At the end of the day Saturday, all of the participants of legal age were lined up for a rum ration, which also was a nice touch.  Here was everyone who participated in the day (minus the NPS staff of course), out to receive their dram for their service, along with toasts which abounded. After dinner time, of which my cohorts made an exceptional venison roast (thank you John and Susan again for a great meal!), there was a very nice concert put on by Linda Russell, who did beautifully.

After the concert, Capitaine Etienne A. Perkins dit le Gros Corne, and his Madame,  put on a soiree with a table full of cheeses, bread, smoked meat, and other tasty treats.  There we filled his officers quarters with lively discussion late into the evening.  Then I mingled over to the Highlanders to share musical treats, and ended the evening on a bastion, staring at the moon and stars, content and happy to be there.  It was a beautiful and comfortable night- to where some individuals actually slept out under the stars.

Sunday seemed more sedate of a day, but the public still came out in droves and still asked fabulous questions.  It really was the questions that the public were asking that tickled me most- many wanted to know how I had gotten started in the hobby or into surgery itself, others had deeper questions than “what’s that do?” about illness and injury.  It was intellectual for me!  And the majority of people who came through my display asked questions- it wasn’t just the usual look and walk on that I see at several other events.

By closing time on Sunday, I was tired, but it still didn’t seem possible that it was time to tear down and return from whence we came.  Others had left earlier in the day, but as we loaded our things out of the fort, it just had a touch of sadness attached with it.  Like Fort Frederick, it seems, Stanwix has earned a special place in my heart- a home away from home in many ways.  As we said our goodbyes to our new friends and our old friends, I made the promise that I would return again.

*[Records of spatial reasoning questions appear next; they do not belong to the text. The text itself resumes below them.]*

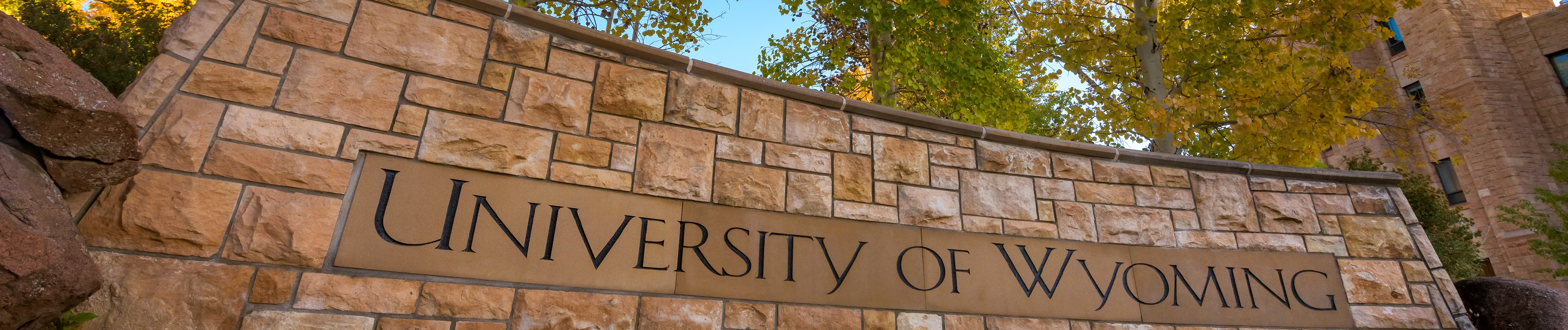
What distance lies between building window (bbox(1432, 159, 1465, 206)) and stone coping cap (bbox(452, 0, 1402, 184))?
14989 mm

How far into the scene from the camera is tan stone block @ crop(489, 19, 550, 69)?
138 inches

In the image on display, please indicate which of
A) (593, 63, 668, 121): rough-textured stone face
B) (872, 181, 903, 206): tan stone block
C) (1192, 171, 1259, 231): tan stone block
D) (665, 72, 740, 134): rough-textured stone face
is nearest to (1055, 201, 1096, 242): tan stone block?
(1192, 171, 1259, 231): tan stone block

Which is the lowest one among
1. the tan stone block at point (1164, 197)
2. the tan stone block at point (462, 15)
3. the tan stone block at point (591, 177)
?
the tan stone block at point (591, 177)

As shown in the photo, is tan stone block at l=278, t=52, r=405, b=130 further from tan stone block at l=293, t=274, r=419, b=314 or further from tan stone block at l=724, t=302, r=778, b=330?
tan stone block at l=724, t=302, r=778, b=330

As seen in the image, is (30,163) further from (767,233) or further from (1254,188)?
(1254,188)

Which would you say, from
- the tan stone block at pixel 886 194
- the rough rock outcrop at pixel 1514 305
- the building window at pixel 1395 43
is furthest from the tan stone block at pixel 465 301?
the building window at pixel 1395 43

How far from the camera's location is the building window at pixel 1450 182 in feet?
53.1

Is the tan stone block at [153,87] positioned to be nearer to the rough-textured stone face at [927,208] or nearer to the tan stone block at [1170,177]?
the rough-textured stone face at [927,208]

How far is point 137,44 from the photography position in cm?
379

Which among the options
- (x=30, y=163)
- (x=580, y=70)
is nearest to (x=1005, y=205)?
(x=580, y=70)

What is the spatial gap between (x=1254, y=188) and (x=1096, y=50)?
3695 millimetres

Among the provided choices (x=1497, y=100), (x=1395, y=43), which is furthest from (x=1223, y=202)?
(x=1395, y=43)

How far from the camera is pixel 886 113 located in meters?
4.32

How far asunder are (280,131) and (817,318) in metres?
2.46
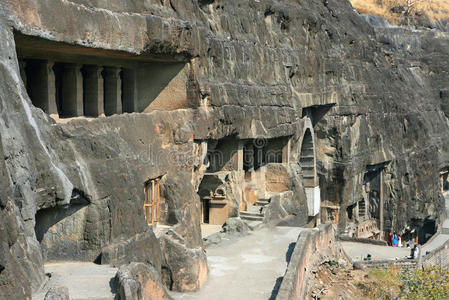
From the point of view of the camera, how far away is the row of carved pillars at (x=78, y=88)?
1345 cm

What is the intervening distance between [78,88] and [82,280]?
571 cm

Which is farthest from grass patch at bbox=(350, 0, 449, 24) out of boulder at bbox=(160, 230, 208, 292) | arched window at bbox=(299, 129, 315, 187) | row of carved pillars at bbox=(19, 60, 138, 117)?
boulder at bbox=(160, 230, 208, 292)

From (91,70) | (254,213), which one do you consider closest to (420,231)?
(254,213)

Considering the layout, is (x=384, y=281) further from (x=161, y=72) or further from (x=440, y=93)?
(x=440, y=93)

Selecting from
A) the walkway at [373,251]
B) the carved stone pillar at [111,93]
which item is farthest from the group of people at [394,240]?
the carved stone pillar at [111,93]

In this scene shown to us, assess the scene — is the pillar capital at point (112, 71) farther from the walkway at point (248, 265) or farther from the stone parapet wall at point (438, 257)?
the stone parapet wall at point (438, 257)

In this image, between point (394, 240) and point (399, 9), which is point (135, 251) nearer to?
point (394, 240)

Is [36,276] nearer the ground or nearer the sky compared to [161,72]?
nearer the ground

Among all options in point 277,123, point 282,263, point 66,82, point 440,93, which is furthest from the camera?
point 440,93

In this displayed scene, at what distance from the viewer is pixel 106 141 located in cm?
1220

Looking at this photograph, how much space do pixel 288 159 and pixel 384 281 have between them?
6.20 metres

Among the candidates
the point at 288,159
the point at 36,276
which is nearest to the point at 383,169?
the point at 288,159

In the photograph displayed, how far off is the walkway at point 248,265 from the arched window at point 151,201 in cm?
174

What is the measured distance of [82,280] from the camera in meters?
9.83
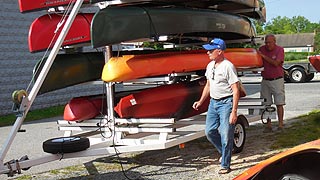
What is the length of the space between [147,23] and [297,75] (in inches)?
748

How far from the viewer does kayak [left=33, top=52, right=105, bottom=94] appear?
7.25 m

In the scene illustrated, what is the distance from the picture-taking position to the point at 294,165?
432 centimetres

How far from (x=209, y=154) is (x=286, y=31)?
472 ft

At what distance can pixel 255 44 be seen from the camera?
10.6 meters

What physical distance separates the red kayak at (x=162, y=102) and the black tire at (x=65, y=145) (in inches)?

For anyone who hasn’t been to this fort, I highly recommend it for a visit, if not to go as a participant for the weekend at one of their events.  Their staff is exceptionally friendly, the site is well done for accuracy and education, and it does have that great “time machine” effect, as Susan calls it, to take you back to the 18th Century.

Thanks to Christine Burgess for the photos she took this weekend- she was quite the shutterbug!